> **CONSIGNE**
Poursuivez la recension consacrée à l'ouvrage sur le néolibéralisme en France depuis les années 1980, à partir de sa dernière phrase.

> **BLOC DE TEXTE**
+===+
Éditions Critiques, 2020

par Constantin Lopez
Cet ouvrage constitue une tentative de mise en perspective de la période historique ouverte depuis les années 1980, qui correspondent selon l’auteur au moment où la « gauche de droite » menée par le PS impose en France un « néolibéralisme d’État », auquel a succédé un néolibéralisme tout court, dont le caractère régressif et destructeur est allé s’approfondissant jusqu’à aujourd’hui. L’ouvrage est construit comme un recueil de textes rédigés antérieurement. Mis à part le premier chapitre consacré à la période mitterrandienne – tiré d’un ouvrage publié antérieurement – et un chapitre consacré au recul des droits humains en France, fondé sur un rapport publié au Conseil des droits de l’homme de l’ONU, la plupart des parties du livre sont des articles rédigés à destination d’un public militant et publiés majoritairement à l’étranger, notamment dans la presse communiste. L’ouvrage se compose ainsi de quarante-neuf chapitres courts, classés par ordre chronologique.
+===+
> **DONNÉES D'ENTRÉE**
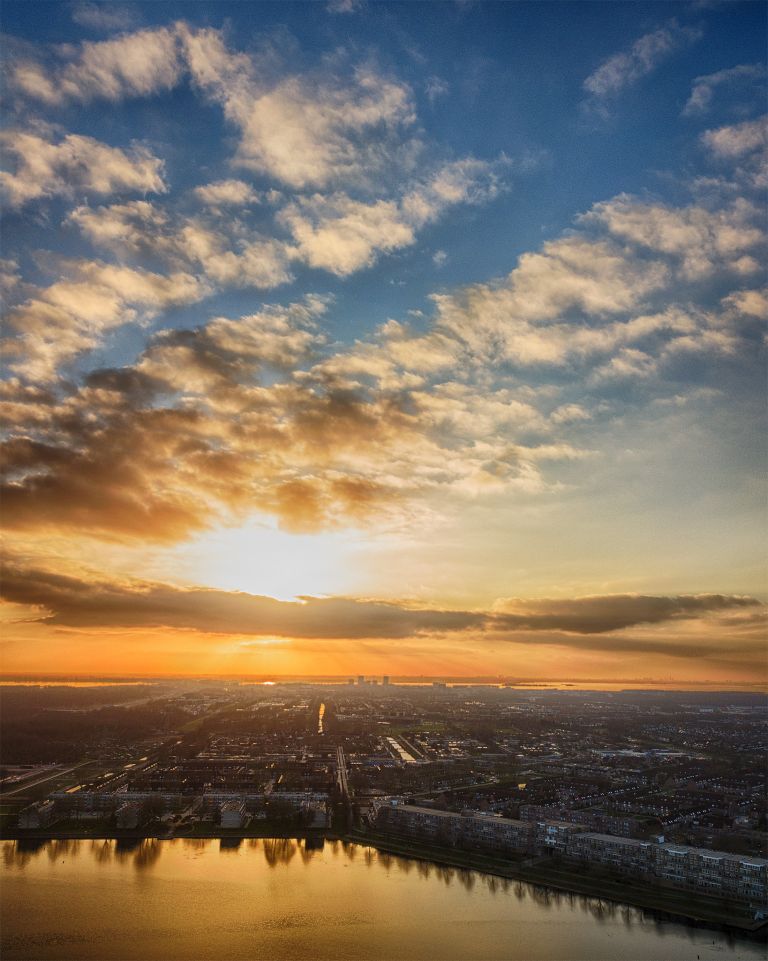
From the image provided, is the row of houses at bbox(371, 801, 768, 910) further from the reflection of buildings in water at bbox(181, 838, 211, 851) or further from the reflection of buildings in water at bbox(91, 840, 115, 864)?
the reflection of buildings in water at bbox(91, 840, 115, 864)

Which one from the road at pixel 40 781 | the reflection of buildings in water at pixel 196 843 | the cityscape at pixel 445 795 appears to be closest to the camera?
the cityscape at pixel 445 795

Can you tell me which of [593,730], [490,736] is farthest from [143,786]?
[593,730]

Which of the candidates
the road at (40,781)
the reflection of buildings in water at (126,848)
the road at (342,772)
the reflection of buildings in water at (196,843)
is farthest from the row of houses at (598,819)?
the road at (40,781)

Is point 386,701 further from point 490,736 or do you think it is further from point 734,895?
point 734,895

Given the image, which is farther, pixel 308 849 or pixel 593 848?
pixel 308 849

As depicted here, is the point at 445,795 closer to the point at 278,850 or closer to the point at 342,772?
the point at 342,772

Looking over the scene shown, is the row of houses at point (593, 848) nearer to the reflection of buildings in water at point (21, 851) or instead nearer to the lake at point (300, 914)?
the lake at point (300, 914)

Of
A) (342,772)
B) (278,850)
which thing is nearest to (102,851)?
(278,850)
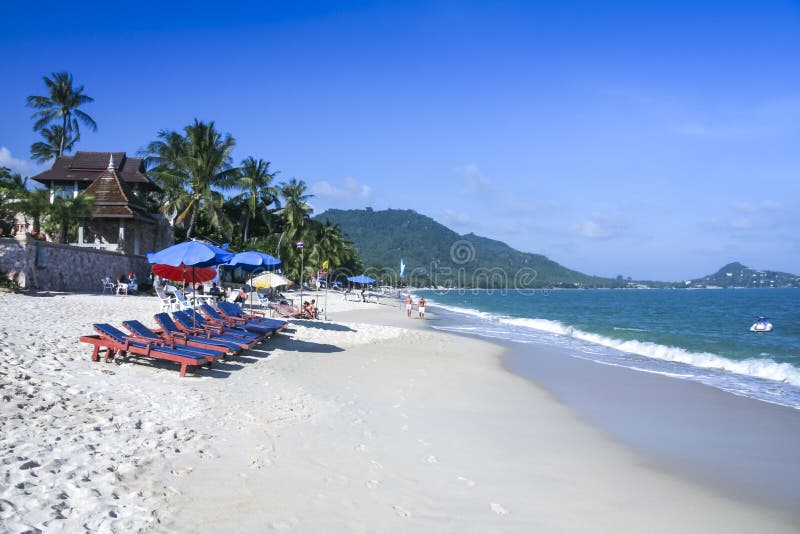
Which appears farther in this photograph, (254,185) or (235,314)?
(254,185)

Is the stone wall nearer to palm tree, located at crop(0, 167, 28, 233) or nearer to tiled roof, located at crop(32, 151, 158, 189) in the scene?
+===+
> **RÉPONSE**
En dépit du titre, les analyses proposées dépassent le cadre des luttes de classe dans le cadre de l’État-nation. Elles décrivent certes l’accentuation de l’intensité des conflits sociaux au cours des trois dernières décennies, depuis les grèves de 1995 jusqu’au mouvement des gilets jaunes, en passant par « les émeutes » des banlieues et les luttes contre les « réformes » néolibérales tous azimuts. Mais elles proposent également une vision des évolutions des politiques étrangères et migratoires française et européenne. À cet égard, le constat est particulièrement sévère. L’ouvrage éreinte en particulier l’aplatissement des autorités françaises devant l’atlantisme, sans cesse renforcé ; son impérialisme aux petits pieds, de plus en plus circonscrit ; et l’inhumanité de la politique migratoire répressive et antihumaniste menée par une Europe dont les dirigeants apparaissent comme de plus en plus réactionnaires et soumis à la finance.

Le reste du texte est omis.